Advanced Usage Examples

• Parse an expression into an AST:

use hel::parse_rule;

let ast = parse_rule("binary.format == \"elf\" AND security.nx_enabled == true");
// `ast` is an `AstNode` representing the parsed expression

• Evaluate with a simple resolver:

use hel::{evaluate_with_resolver, HelResolver, Value};

struct MyResolver;
impl HelResolver for MyResolver {
    fn resolve_attr(&self, object: &str, field: &str) -> Option<Value> {
        match (object, field) {
            ("binary", "format") => Some(Value::String("elf".into())),
            ("security", "nx_enabled") => Some(Value::Bool(true)),
            _ => None,
        }
    }
}

let resolver = MyResolver;
let result = evaluate_with_resolver(r#"binary.format == "elf""#, &resolver)?;
assert!(result);

• Evaluate with builtins and capture a trace:

use hel::{evaluate_with_trace, HelResolver, builtins::BuiltinsRegistry, builtins::CoreBuiltinsProvider};

let mut registry = BuiltinsRegistry::new();
registry.register(&CoreBuiltinsProvider)?;

struct MyResolver;
impl HelResolver for MyResolver {
    fn resolve_attr(&self, object: &str, field: &str) -> Option<hel::Value> { /* ... */ unimplemented!() }
}

let trace = evaluate_with_trace("core.len([1,2,3]) == 3", &MyResolver, Some(&registry))?;
println!("{}", trace.pretty_print()); // deterministic, human-friendly audit trail

Design notes and important details

• Determinism
  • Internal maps use BTreeMap and lists are iterated stably to ensure deterministic behavior across runs.
  • Traces and facts_used() are sorted to make audit logs stable.
• Pure builtins
  • Builtins must be pure and deterministic; they must not perform unbounded I/O or rely on global mutable state. The registry enforces namespace isolation and stable ordering.
• Error handling
  • Public evaluation functions return Result<..., EvalError>. EvalError covers parse errors, type mismatches, unknown attributes, and invalid operations.
• Limits & omissions
  • The core language focuses on declarative expressions and comparisons. It does not provide arithmetic operators (+, -, *, /) beyond numeric comparisons in the current implementation.
  • Function calls require a BuiltinsRegistry in the evaluation context. Without it, invoking FunctionCall yields an InvalidOperation error.
  • The crate exposes primitives (parser, AST, evaluator, trace, schema loader) and intentionally does not provide a single monolithic "compiler" or product-specific rule engine.
• Performance & safety
  • The evaluator uses f64 for runtime numbers; integer literal parsing persists u64 in the AST then converts as needed to Value::Number(f64).
  • Avoid unbounded regexes in any custom builtins. The crate itself does not depend on a regex engine; pattern-match builtins must ensure bounded, deterministic execution.

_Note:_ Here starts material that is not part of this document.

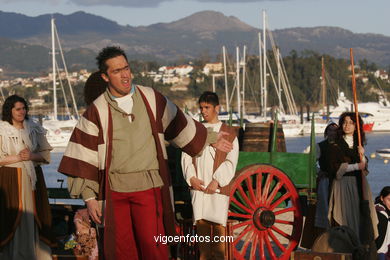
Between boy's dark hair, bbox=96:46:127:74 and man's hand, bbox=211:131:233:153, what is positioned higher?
boy's dark hair, bbox=96:46:127:74

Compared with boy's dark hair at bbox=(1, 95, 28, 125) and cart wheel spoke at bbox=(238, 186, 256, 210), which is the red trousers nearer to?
boy's dark hair at bbox=(1, 95, 28, 125)

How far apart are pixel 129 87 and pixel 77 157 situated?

Documentation and where to look next

• Read the src modules to get API-level details:
  • hel::schema — package manifest, SchemaPackage, schema parsing helpers.
  • hel::builtins — provider/registry API and CoreBuiltinsProvider.
  • hel::trace — trace capture and pretty-print helpers.
  • hel::parse_rule and the AST in src/lib.rs.
• Local docs: docs/USAGE.md and docs/SCHEMA.md (examples and schema/package format).
• Tests in src/* demonstrate intended semantics and edge-case behavior (NaN handling, builtins, trace order, package registry collision detection).

Contributing

• Follow these principles when contributing:
  • Preserve determinism and auditability.
  • Keep open built-ins generic and product-agnostic.
  • When adding features that affect evaluation semantics, add deterministic tests and trace-based examples.
  • Avoid exposing unsafe in public APIs unless strictly necessary and justified with clear documentation.

License

• Apache-2.0. Open builtins included here must follow the same license. Product-specific or proprietary builtins and rule packs belong in separate crates and should be injected through BuiltinsProvider.